Action item
Reproduce, with no changes, the line where "phylum: Chordata" appears and every subsequent line of the listing, the last one included.
(Supplied entries begins)
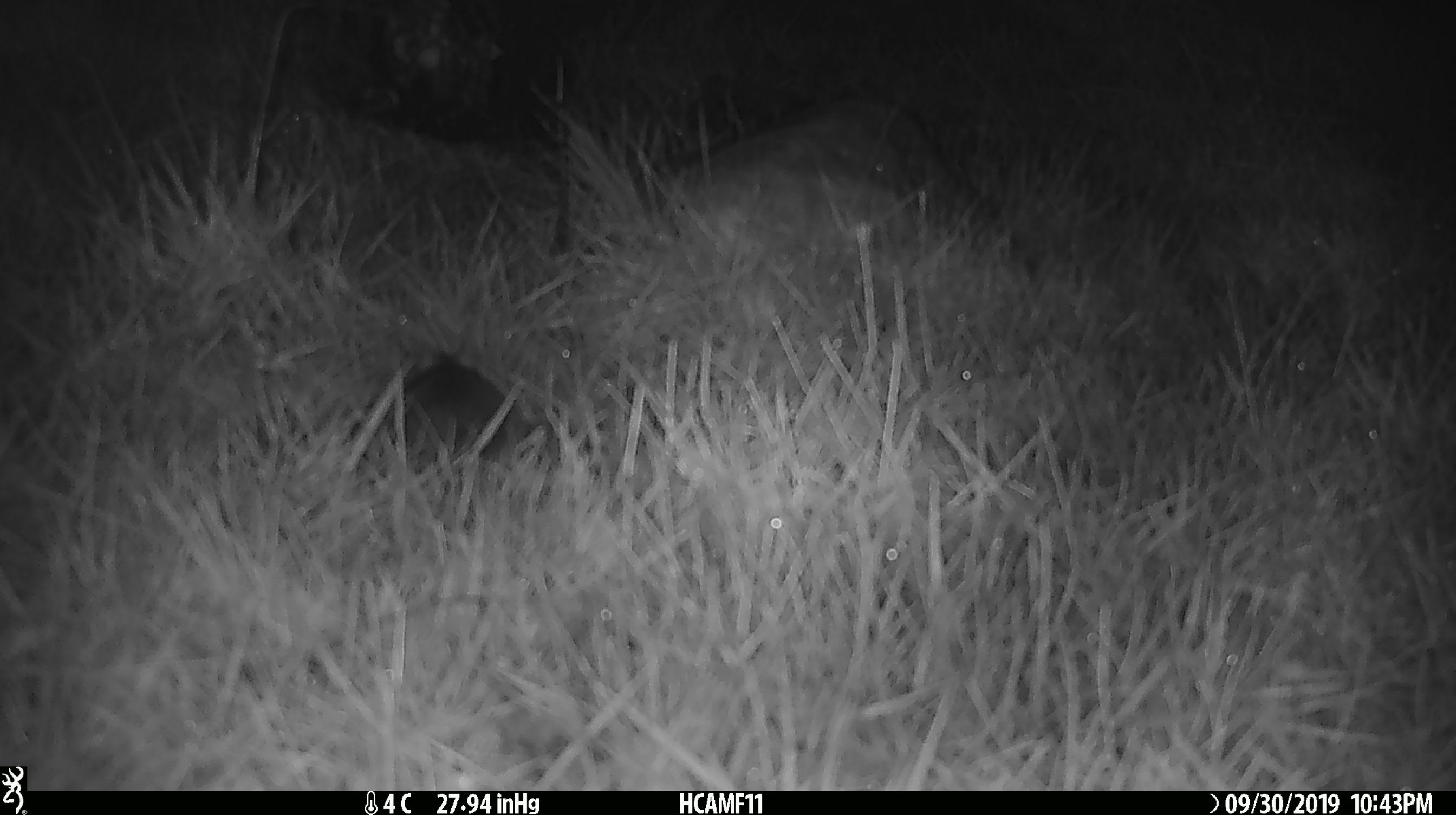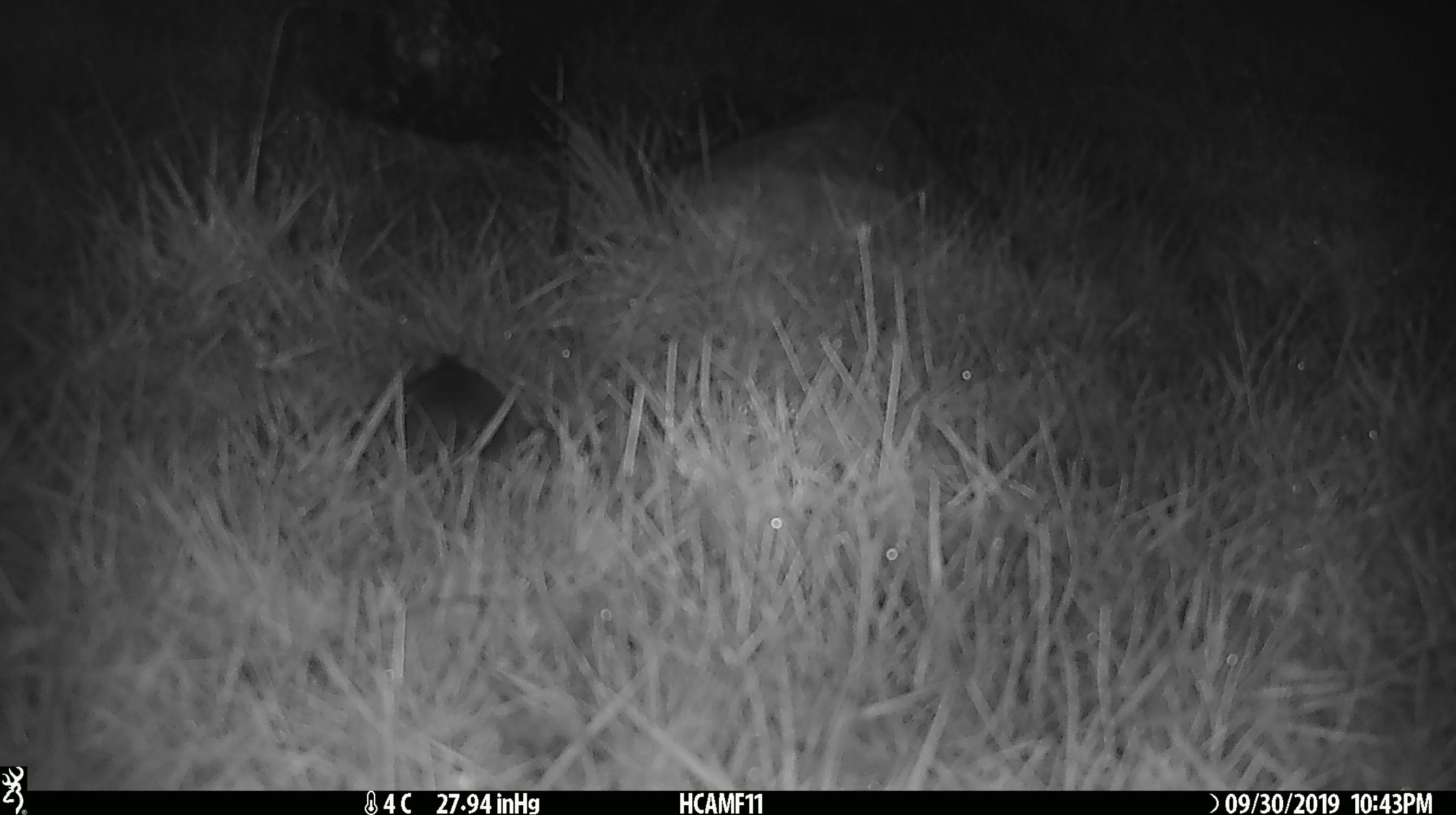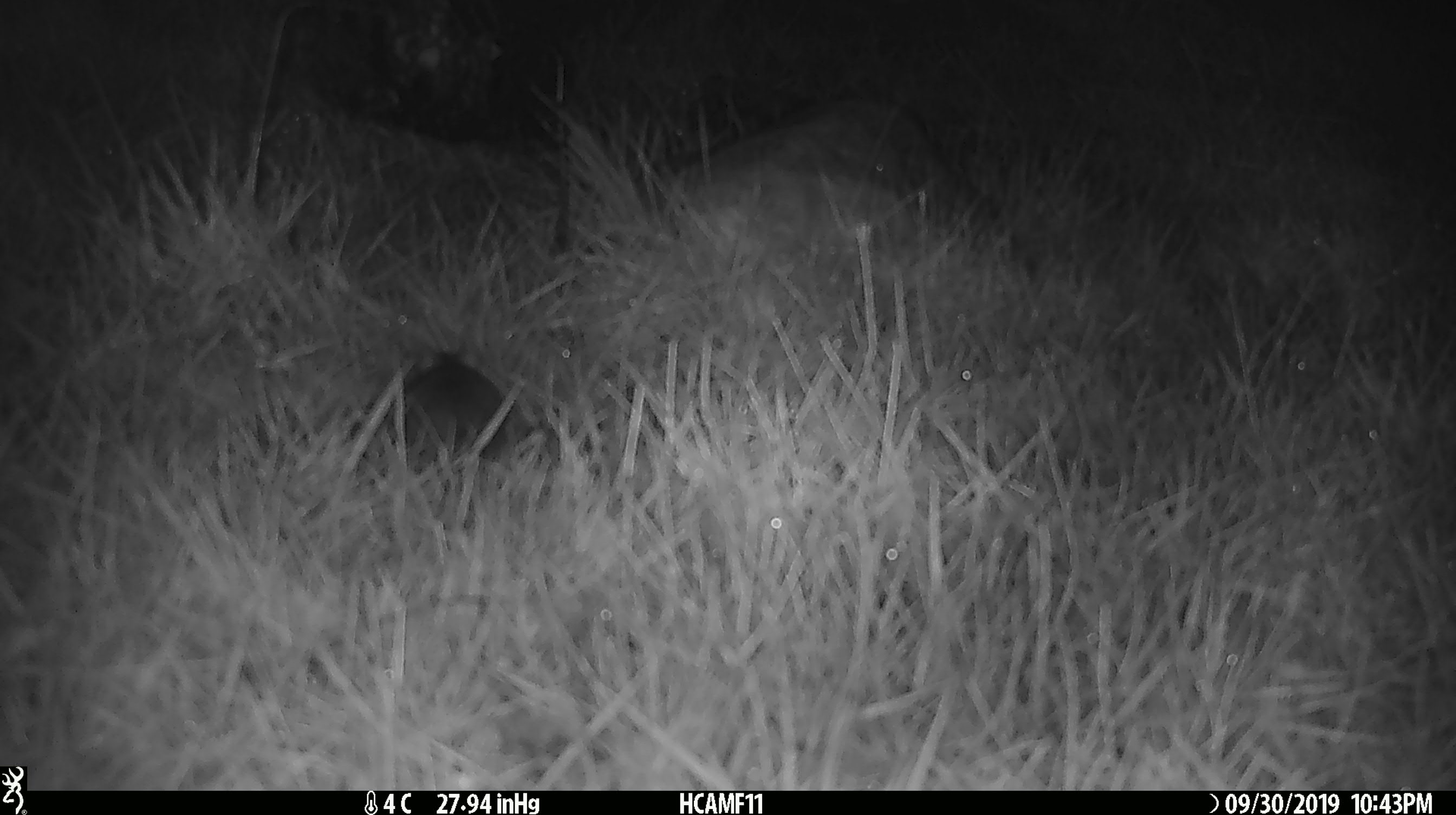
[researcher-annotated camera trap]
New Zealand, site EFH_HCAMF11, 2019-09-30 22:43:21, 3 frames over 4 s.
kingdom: Animalia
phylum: Chordata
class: Mammalia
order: Rodentia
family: Muridae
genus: Mus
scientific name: Mus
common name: mouse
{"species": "mouse (Mus)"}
(Supplied entries ends)
Result below
phylum: Chordata
class: Mammalia
order: Rodentia
family: Muridae
genus: Mus
scientific name: Mus
common name: mouse
{"species": "mouse (Mus)"}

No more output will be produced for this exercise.